Data provided =
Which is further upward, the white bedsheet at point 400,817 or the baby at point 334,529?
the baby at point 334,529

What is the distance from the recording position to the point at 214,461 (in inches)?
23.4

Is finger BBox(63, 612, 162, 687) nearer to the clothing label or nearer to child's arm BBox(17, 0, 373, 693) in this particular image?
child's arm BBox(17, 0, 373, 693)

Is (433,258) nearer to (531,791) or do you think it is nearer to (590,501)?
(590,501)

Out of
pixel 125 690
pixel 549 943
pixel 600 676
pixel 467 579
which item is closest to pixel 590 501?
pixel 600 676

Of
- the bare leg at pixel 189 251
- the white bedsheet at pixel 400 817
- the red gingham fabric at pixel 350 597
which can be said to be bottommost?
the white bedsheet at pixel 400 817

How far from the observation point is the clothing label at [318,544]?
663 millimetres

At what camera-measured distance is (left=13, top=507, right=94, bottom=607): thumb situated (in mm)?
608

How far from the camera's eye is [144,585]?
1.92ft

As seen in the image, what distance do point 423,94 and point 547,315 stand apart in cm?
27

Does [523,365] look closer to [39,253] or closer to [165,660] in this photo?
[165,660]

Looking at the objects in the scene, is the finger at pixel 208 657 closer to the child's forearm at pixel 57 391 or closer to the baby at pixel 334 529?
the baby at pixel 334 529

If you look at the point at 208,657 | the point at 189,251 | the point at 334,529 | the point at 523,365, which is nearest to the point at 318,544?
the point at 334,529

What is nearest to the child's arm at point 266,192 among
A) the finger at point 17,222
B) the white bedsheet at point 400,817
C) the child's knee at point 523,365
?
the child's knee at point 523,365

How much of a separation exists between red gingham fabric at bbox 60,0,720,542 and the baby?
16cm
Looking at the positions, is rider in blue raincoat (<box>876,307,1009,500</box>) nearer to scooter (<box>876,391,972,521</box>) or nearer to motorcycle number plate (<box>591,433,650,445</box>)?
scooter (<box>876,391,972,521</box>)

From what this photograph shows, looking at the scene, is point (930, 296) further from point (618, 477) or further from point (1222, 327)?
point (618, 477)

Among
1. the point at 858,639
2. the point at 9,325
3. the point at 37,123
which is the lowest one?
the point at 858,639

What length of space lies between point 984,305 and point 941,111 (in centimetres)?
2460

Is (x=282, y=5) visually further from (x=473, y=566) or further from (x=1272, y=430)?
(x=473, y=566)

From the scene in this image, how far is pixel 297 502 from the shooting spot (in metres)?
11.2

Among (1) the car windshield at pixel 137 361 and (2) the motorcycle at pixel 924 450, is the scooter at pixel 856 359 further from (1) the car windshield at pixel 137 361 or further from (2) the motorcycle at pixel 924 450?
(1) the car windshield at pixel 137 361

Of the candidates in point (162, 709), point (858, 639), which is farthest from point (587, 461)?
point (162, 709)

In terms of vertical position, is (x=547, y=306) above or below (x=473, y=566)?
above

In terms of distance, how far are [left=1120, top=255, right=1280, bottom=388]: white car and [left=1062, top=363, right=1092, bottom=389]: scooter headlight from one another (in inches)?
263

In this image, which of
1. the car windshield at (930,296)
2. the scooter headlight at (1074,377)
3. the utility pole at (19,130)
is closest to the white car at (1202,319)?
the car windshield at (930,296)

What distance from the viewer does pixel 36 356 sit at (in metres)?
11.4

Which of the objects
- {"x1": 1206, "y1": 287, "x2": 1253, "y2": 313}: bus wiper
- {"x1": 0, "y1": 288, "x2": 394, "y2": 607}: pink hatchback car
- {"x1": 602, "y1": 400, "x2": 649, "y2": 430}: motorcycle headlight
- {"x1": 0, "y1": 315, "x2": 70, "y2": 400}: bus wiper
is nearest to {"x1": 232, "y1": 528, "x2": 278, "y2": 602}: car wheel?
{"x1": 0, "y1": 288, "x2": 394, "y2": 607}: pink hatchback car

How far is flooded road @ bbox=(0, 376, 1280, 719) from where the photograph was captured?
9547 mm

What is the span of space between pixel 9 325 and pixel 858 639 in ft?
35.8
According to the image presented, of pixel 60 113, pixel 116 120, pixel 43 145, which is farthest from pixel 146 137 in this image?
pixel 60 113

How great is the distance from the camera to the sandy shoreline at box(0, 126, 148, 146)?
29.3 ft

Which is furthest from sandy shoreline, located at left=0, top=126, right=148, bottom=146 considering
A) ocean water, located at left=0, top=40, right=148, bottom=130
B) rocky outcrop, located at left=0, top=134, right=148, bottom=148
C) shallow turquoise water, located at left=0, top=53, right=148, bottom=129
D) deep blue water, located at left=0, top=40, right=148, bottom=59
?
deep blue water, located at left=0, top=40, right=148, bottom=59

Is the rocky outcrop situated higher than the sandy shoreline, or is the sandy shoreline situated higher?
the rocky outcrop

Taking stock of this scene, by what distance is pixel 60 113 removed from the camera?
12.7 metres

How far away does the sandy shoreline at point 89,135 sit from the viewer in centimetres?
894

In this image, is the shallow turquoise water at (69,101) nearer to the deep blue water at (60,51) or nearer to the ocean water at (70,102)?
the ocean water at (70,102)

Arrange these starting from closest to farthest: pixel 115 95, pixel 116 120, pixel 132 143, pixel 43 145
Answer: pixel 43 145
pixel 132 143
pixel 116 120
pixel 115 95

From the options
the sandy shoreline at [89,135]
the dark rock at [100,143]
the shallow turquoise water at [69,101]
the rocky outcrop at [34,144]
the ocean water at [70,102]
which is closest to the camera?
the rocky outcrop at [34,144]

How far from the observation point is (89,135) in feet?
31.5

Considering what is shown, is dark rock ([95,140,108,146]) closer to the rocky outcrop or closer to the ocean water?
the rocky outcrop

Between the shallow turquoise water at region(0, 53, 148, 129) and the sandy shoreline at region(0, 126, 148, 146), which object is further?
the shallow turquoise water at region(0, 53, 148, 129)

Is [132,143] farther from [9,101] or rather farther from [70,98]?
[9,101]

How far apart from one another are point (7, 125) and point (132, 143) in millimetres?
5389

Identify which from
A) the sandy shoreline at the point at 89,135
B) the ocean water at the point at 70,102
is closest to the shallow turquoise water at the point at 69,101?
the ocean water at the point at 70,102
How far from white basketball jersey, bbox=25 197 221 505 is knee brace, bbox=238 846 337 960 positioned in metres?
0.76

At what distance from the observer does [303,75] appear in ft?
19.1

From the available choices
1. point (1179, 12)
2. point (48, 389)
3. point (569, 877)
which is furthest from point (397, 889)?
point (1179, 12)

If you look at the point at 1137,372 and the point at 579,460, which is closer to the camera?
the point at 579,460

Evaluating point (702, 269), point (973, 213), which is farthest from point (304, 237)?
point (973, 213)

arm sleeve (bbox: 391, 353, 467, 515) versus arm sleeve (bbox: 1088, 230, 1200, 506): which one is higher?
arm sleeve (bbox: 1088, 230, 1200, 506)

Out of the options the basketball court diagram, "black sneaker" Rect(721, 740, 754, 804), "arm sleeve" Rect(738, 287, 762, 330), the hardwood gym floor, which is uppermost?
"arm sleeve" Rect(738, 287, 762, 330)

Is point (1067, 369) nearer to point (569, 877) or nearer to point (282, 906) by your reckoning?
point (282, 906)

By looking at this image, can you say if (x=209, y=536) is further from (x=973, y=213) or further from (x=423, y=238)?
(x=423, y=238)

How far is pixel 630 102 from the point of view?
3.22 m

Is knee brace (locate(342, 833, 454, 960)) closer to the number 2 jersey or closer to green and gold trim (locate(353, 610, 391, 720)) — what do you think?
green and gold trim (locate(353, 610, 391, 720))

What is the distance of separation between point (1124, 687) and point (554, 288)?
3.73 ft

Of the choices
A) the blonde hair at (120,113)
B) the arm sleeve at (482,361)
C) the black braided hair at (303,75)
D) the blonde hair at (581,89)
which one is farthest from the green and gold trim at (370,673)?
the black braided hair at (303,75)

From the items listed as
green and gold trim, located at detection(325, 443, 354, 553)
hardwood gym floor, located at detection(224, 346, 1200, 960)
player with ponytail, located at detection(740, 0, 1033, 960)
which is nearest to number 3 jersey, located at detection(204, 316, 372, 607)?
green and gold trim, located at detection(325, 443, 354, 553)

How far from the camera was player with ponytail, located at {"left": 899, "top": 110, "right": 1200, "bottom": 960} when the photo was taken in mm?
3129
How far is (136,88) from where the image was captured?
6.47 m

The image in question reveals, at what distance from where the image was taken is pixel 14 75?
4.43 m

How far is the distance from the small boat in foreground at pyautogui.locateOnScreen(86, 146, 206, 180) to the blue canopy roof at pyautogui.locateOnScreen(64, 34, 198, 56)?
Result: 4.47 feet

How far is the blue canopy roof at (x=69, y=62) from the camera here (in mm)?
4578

What the exercise asks =
Reproduce the records word for word, from the line that contains "How far is the distance" through the last line of the records.

Reply to the task =
How far is the distance from the small boat in foreground at pyautogui.locateOnScreen(86, 146, 206, 180) to the blue canopy roof at pyautogui.locateOnScreen(64, 34, 198, 56)?
Result: 4.47 feet

How far is the blue canopy roof at (x=69, y=62) from the camera here (in mm)?
4578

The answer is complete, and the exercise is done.